→ Lesetext:
-*-

Als der spätere Nobelpreisträger Friedrich August von Hayek angesichts von Faschismus und Kommunismus 1944 sein epochales Werk "Der Weg zur Knechtschaft" herausbrachte, widmete er es "den Sozialisten in allen Parteien". Der hellsichtige Ökonom wusste, wie stark in demokratischen Systemen die Versuchung zum Stimmenkauf durch Wahlgeschenke ist, nicht nur für sozialistische Parteien. Und wenn die wirtschaftliche Entwicklung Geldgeschenke nicht ermöglicht, dann kann man durch Umverteilung und Schuldenmachen Stimmen maximieren. Das hat hierzulande seit Bruno Kreisky bestens funktioniert, auch unter tatkräftiger Mitwirkung der ÖVP, die durch konsequentes Nachgeben bei gleichzeitigem Aufgeben konservativer und christlich-sozialer Werte zunehmend Wähler verlor.
Debatte um katholische Soziallehre
Sebastian Kurz hat erkannt, dass dieser Weg in die Bedeutungslosigkeit führen muss und es gewagt, ein Gegenmodell zum sozialistischen Verteilungsstaat zu präsentieren und altmodische Werte wie Fleiß, Anstand, Eigenverantwortung, Eigentum und Freiheit wieder in den Vordergrund zu rücken. Das irritiert natürlich die "Sozialisten in allen Parteien", wie auch Herrn Karl Trischler, der als "langjähriges ÖVP-Mitglied" einen "Sündenfall" seiner Partei ortet, weil sie christlich-soziale Prinzipien aufgegeben habe.

-*-

→ Aufgabe:
Gib aus dem Lesetext alles von „Debatte um katholische“ bis hinunter zu „Prinzipien aufgegeben habe.“ wortgetreu wieder.

-*-

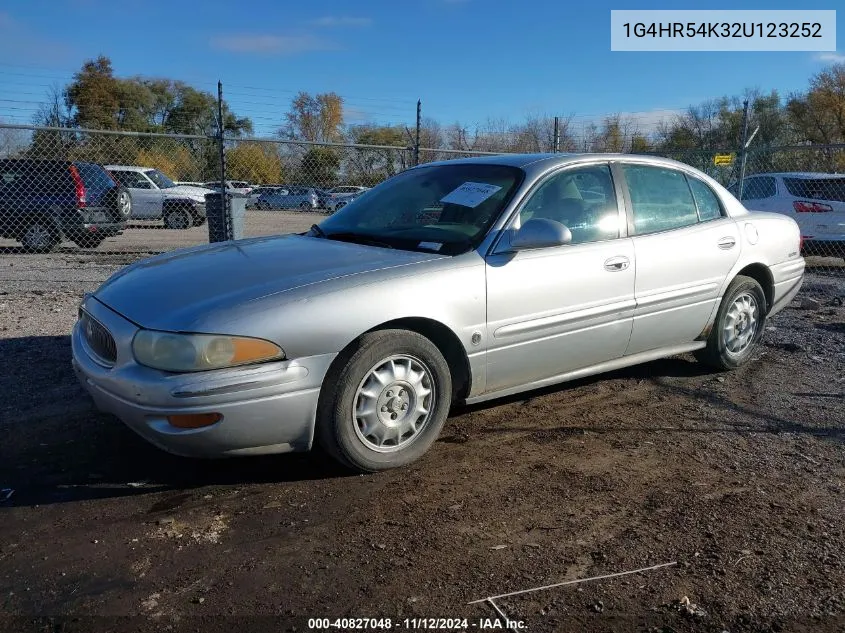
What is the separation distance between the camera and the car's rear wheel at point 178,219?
1806cm

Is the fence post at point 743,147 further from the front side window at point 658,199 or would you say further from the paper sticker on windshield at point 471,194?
the paper sticker on windshield at point 471,194

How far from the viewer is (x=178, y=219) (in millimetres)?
18172

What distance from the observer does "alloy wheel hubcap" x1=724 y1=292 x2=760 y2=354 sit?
528 cm

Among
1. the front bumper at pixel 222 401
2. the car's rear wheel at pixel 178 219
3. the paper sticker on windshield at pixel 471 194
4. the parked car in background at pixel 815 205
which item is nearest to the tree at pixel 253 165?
the car's rear wheel at pixel 178 219

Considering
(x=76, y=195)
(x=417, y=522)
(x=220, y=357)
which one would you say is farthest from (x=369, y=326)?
(x=76, y=195)

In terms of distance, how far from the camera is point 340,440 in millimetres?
3391

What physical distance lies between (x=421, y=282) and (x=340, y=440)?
84 cm

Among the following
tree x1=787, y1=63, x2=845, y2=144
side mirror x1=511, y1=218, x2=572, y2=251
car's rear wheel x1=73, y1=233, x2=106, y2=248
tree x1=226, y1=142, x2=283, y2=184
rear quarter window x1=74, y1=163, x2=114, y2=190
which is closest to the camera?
side mirror x1=511, y1=218, x2=572, y2=251

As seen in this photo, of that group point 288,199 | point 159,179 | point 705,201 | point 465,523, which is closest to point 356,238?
point 465,523

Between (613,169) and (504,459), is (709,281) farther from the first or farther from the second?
(504,459)

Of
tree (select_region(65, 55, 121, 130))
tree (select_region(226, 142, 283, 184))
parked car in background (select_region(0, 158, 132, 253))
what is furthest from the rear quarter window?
tree (select_region(65, 55, 121, 130))

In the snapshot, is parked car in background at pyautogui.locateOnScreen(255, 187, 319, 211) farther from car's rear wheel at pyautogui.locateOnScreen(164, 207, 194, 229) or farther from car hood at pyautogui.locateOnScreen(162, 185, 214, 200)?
car's rear wheel at pyautogui.locateOnScreen(164, 207, 194, 229)

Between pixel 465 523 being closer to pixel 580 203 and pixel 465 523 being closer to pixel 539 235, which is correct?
pixel 539 235

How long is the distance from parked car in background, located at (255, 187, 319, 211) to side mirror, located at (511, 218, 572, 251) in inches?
639
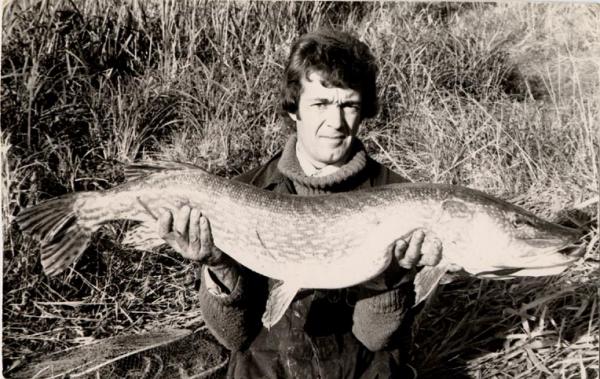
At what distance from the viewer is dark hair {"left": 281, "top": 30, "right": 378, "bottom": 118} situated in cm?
169

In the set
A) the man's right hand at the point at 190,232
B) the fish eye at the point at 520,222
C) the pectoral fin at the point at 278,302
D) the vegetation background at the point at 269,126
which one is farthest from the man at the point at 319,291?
the vegetation background at the point at 269,126

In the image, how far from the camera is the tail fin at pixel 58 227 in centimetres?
169

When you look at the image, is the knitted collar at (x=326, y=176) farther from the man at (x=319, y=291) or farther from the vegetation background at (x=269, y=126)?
the vegetation background at (x=269, y=126)

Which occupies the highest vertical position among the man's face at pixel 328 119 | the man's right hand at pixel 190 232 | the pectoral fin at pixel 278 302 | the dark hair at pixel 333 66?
the dark hair at pixel 333 66

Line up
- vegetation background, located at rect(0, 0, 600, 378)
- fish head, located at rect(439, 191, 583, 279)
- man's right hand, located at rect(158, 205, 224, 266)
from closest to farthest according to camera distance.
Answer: fish head, located at rect(439, 191, 583, 279) < man's right hand, located at rect(158, 205, 224, 266) < vegetation background, located at rect(0, 0, 600, 378)

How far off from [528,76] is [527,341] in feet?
4.74

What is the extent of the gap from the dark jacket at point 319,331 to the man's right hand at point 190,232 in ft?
0.37

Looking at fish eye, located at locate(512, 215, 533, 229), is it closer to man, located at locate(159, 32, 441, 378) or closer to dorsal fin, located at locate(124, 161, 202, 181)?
man, located at locate(159, 32, 441, 378)

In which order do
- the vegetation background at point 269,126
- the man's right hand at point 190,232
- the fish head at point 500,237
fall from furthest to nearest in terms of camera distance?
the vegetation background at point 269,126
the man's right hand at point 190,232
the fish head at point 500,237

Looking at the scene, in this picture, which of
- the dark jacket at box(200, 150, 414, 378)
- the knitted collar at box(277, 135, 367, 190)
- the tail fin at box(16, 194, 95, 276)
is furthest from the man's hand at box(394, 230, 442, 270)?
the tail fin at box(16, 194, 95, 276)

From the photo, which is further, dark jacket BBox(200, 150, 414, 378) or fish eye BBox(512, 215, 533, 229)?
dark jacket BBox(200, 150, 414, 378)

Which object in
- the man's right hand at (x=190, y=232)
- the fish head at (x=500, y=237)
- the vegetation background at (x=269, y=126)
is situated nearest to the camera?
the fish head at (x=500, y=237)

-*-

→ Lösung:
Debatte um katholische Soziallehre
Sebastian Kurz hat erkannt, dass dieser Weg in die Bedeutungslosigkeit führen muss und es gewagt, ein Gegenmodell zum sozialistischen Verteilungsstaat zu präsentieren und altmodische Werte wie Fleiß, Anstand, Eigenverantwortung, Eigentum und Freiheit wieder in den Vordergrund zu rücken. Das irritiert natürlich die "Sozialisten in allen Parteien", wie auch Herrn Karl Trischler, der als "langjähriges ÖVP-Mitglied" einen "Sündenfall" seiner Partei ortet, weil sie christlich-soziale Prinzipien aufgegeben habe.